Whose hand is this? When was it branded D
for deib? Why have I woken
in this town of smoke and open drains
 
whose citizens gather at churches and dead
manufactories enraged by something
I seem to have done in a previous life.
 
Die Erbsünde. I have inherited the inner
organs of beggars, traitors, insolent apprentices.
My right eye is the brown eye of a heretic,
 
my left an atheist green. When I break free
of the crowd and make for the estuary,
I sink waist-deep in mud under the weight
 
Of the head on my shoulders, the burden
of other people’s crimes. I drag my unhealed sutures
towards the slum liberties of Ballymacarrett
 
where the poor lever up pavers from the street
and pile them like dark apples, eggs
fresh from the furnace, and baked black.
 
3.
‘[He] shall not reveal any of his Master’s Secrets, nor conceal his loss or prejudice when known to him, but shall in due time discover and do his utmost to prevent the same. He shall not be guilty of drinking, nor accessory to any riots or tumults on the street, nor haunt idle or debauched company. He shall not walk in processions. He shall not commit fornication, nor contract Matrimony within the said term…but shall in all respects promote his master’s interests, and behave and acquit himself as becomes a faithful and diligent apprentice and shall during the whole Term aforesaid, provide all the Tools and Implements necessary for learning and practising his said Trade.’

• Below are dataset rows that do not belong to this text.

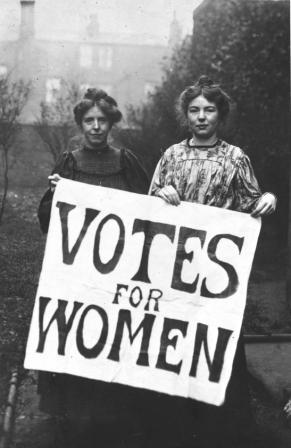 Suffragettes, Annie Kenny, Christabel Pankhurst, 1906 (catalogue ref: COPY 1/494)
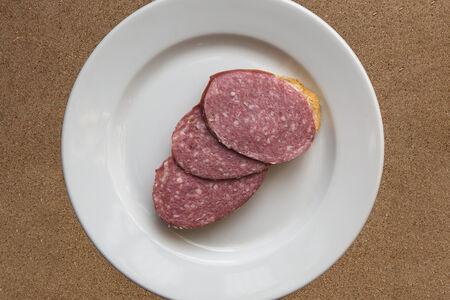 Бутерброд с копченой колбасой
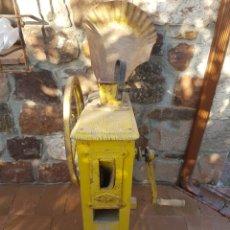 Antigüedades: DESGRANADORA DE MAZORCAS DE MAIZ. Lote 107903666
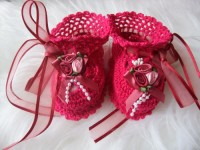 ANGEL SHOES 130.. FUCHSIA  PINK THREAD CROCHET BABY SHOES 0-3MTHS.
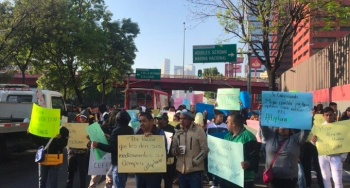 Demandan trato digno familiares de reos del Altiplano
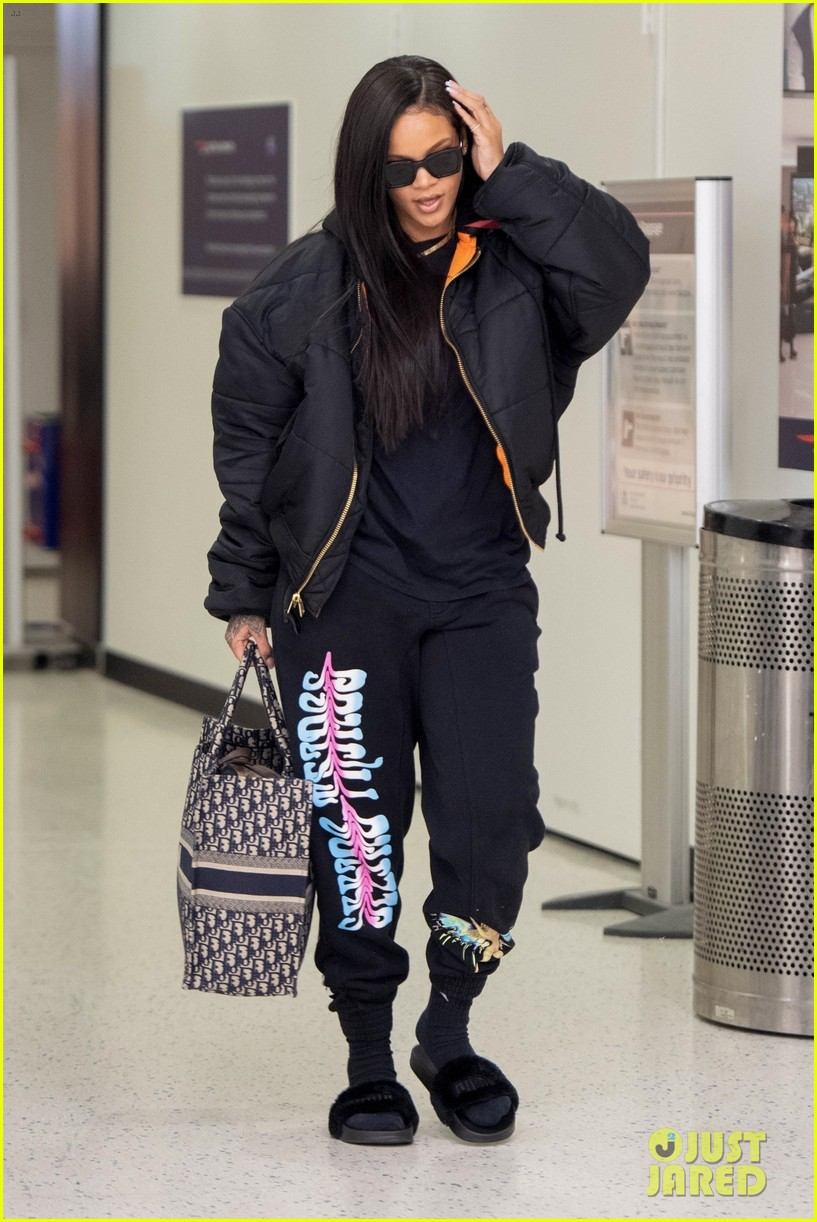rihanna catches flight out of nyc 104097519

– from the Harland and Wolff apprentice’s indenture 

4.
God’s is the last word on the Police Committee
but He casts His vote by proxy. We
 
settle our rumps on maroon velour and feast
our eyes on the hand of dusty light,
 
the horror on the wall. A few minutes only
makes up our minds: we must spare the citizens
 
this insult to the brain, and Christ this garbled
version of the Word, this anti-resurrection.
 
While the unemployed riot, disdaining the work
-house, raging at the means test, we narrow
 
our eyes our eyes our eyes rather than pluck
them out. Mene mene tekhel upharsin.
 
We padlock the picture house, but not before
we see the monster die, the screen darken,
 
and take this secret back to our villas
in Belmont and Strandtown, Malone, Stranmillis.
 
Life is a matter of electricity and original sin.
Is body-parts. Ye must be born again.